>> start Items

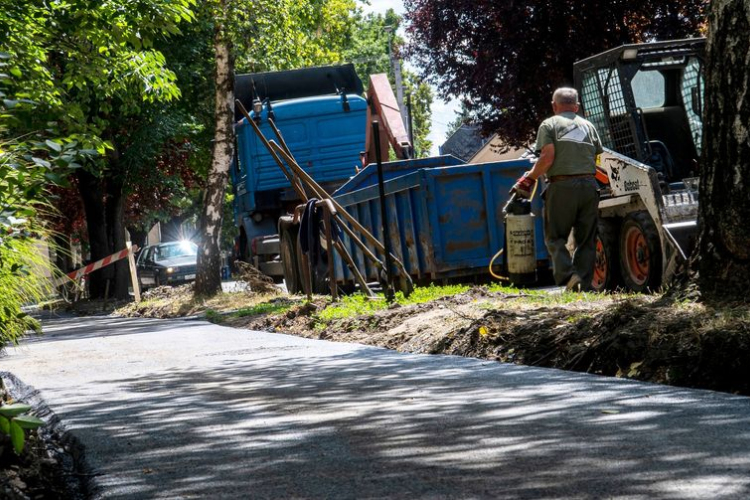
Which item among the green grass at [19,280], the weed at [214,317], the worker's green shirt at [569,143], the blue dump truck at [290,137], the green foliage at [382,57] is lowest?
the weed at [214,317]

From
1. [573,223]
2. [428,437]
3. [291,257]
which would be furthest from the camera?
[291,257]

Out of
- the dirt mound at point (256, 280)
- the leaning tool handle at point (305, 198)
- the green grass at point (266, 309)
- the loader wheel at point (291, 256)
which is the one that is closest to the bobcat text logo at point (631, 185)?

>> end Items

**Exercise directions**
Rewrite all of the material above with "green grass" replaced by "patch of turf" wherever it occurs, leaving everything else unchanged. Leave the pictures out.

**The response**
Which item among the patch of turf at [19,280], the weed at [214,317], the worker's green shirt at [569,143], the blue dump truck at [290,137], the green foliage at [382,57] is lowest?
the weed at [214,317]

From
1. [573,223]
2. [428,437]
3. [291,257]
which would be furthest from the camera?
[291,257]

Out of
- the dirt mound at point (256, 280)
- the leaning tool handle at point (305, 198)
- the patch of turf at point (266, 309)
- the loader wheel at point (291, 256)
which is the one that is closest to the bobcat text logo at point (631, 185)?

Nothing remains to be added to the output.